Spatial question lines
* * * * * * *

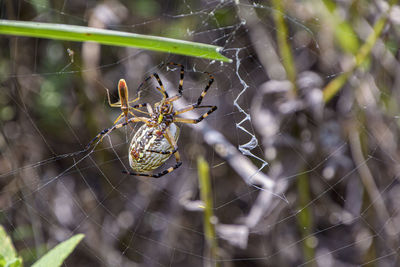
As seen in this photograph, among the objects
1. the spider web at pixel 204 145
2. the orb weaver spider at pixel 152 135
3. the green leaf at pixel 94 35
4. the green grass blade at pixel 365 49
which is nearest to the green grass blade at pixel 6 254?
the green leaf at pixel 94 35

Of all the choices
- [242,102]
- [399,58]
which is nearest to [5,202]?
[242,102]

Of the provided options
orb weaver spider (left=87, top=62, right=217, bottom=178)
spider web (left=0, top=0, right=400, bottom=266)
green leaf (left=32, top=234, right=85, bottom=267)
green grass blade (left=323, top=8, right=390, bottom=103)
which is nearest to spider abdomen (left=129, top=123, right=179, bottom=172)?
orb weaver spider (left=87, top=62, right=217, bottom=178)

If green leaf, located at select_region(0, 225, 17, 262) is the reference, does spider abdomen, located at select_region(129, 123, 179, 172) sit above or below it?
below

* * * * * * *

Swap "spider abdomen" for "spider body" in the lines from the one containing "Of the provided options" through the last line, reproducing those lines with nothing else altered.

* _EXERCISE OUTPUT_
Of the provided options
orb weaver spider (left=87, top=62, right=217, bottom=178)
spider web (left=0, top=0, right=400, bottom=266)
green leaf (left=32, top=234, right=85, bottom=267)
green grass blade (left=323, top=8, right=390, bottom=103)
which is nearest to spider body (left=129, top=123, right=179, bottom=172)?
orb weaver spider (left=87, top=62, right=217, bottom=178)

If green leaf, located at select_region(0, 225, 17, 262) is the reference, does spider body, located at select_region(129, 123, 179, 172) sit above or below it?
below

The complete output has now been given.